Now the Victoria mosque is paying it forward by offering its own property as a venerate opening after a neighbourhood faith was damaged when a vehicle gate-crashed into it.

About 30 members of the Unitarian Universalist Church of Victoria parcelled into an auxiliary building on the Victoria Islamic Center’s property on Sunday for a morning sacred service.

Abe Ajrami, the Islamic center’s treasurer, told members of the displaced Unitarian Universalist Association congregation to treat the space like their own, according to the Victoria Advocate.
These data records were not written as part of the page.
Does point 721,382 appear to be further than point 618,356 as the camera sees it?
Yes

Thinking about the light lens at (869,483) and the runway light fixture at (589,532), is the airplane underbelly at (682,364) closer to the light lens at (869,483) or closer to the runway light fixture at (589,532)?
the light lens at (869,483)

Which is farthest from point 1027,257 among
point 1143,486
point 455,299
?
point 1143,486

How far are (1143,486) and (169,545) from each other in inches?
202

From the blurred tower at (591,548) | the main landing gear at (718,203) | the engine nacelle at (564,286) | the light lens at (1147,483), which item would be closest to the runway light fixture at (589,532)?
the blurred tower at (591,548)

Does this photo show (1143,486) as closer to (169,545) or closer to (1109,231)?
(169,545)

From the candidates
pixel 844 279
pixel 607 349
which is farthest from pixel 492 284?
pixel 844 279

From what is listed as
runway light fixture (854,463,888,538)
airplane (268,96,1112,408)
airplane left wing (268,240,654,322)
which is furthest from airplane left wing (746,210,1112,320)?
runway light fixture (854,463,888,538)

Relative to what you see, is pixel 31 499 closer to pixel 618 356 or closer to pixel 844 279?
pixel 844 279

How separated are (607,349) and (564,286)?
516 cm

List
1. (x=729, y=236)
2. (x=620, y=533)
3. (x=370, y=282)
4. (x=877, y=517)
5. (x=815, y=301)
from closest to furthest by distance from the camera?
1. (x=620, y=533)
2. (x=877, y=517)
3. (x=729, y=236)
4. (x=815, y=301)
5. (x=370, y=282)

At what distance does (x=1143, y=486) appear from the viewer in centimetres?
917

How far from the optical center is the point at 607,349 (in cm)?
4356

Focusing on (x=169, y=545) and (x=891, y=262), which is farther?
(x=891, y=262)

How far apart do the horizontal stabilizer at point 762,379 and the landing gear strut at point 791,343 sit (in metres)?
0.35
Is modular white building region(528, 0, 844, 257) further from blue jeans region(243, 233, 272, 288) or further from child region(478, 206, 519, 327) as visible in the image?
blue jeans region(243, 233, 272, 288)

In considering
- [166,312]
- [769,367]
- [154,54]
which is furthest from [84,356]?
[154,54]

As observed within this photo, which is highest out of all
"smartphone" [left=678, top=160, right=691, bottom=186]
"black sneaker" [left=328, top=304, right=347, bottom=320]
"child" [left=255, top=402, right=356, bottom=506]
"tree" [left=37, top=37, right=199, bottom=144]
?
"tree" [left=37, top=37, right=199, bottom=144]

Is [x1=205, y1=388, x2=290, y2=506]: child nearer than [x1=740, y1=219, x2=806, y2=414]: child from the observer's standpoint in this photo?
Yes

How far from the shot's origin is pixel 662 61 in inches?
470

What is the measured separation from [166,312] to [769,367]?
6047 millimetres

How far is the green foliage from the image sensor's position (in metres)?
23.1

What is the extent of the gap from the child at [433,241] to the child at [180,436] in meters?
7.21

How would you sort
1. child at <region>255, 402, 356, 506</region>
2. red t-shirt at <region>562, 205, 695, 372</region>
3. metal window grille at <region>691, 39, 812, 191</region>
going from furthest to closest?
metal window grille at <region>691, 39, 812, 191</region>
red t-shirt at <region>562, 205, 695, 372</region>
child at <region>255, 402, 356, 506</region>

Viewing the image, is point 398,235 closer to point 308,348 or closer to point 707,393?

“You can use this residence as long as you require — as many Sundays as there is a desire, ” he said. “When you’re finished, simply turned off the lights.”

The UUA group’s permanent home was damaged on May 29 after a automobile plowed through an exterior wall, its library and its venerate seat. The car’s driver apparently lost verify of private vehicles after a conflict with another automobile. No one was in the church at the time, and no one was hurt in the accident. However, the building sustained extensive damage.

The Victoria Islamic Center is still rebuilding its own worship space after a shoot ripped through its main building in January 2017. In June prosecutors charged Marq Vincent Perez with a hate crime for supposedly setting the fire.

Mohammad Khursheed/ Reuters
The Victoria Islamic Center mosque in Victoria, Texas, on Jan. 29, 2017, the day after it was damaged in an alleged arson.

An online fundraiser for the mosque developed over$ 1 million. While the reconstruction takes neighbourhood, the mosque’s members are worshiping in a temporary portable building on its property.

The UUA congregation was reportedly one of the local religious groups that offered to house the Victoria Islamic Center last year. The Unitarian Universalist movement retraces its springs to liberal Christianity but in recent years has grown to embrace many different religious traditions.

The church will use the Islamic center’s building for several months while it decides its next steps, its president, Manuel Zamora, told the Victoria Advocate.

“It was a sacred space, ” he am talking about his congregation’s building. “We have a lot of history there.”